:: RECORDS PROVIDED
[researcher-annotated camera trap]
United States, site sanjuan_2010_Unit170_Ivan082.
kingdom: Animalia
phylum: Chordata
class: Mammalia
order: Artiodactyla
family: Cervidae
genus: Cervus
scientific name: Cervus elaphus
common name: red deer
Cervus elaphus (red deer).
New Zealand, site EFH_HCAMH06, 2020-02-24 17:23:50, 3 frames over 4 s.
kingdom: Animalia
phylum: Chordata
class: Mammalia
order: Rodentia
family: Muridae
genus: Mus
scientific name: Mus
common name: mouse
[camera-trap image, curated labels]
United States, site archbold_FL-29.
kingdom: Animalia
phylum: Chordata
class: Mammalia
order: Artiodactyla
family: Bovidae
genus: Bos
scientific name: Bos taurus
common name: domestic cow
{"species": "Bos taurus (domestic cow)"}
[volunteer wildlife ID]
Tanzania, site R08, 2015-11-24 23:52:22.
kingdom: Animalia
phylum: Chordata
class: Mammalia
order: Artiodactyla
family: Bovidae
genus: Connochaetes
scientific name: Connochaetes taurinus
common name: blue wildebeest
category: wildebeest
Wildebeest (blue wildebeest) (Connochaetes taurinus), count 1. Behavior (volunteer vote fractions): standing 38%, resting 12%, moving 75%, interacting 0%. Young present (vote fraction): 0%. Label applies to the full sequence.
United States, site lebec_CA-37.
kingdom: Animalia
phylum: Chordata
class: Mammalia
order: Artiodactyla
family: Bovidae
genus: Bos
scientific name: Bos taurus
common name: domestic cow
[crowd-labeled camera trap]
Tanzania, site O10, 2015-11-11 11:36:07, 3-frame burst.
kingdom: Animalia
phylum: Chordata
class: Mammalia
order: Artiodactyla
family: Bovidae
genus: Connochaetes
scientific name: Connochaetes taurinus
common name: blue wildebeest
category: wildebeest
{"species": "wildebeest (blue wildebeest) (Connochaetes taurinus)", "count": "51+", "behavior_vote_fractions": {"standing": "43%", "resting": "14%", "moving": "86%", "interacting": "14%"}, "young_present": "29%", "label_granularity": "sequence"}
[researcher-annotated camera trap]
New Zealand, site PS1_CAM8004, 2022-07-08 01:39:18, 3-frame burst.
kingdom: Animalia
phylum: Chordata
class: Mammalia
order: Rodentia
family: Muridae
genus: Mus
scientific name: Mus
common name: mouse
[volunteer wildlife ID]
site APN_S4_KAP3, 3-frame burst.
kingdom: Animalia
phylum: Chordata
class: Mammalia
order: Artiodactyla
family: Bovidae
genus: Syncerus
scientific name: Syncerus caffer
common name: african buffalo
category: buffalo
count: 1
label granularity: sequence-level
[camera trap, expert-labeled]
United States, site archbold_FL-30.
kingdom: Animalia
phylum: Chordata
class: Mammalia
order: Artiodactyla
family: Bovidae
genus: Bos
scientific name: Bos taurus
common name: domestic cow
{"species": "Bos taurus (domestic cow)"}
::::
* WHAT TO PRODUCE *
Return only the number of lines in the data that hold the string "United".

* RESULT *
4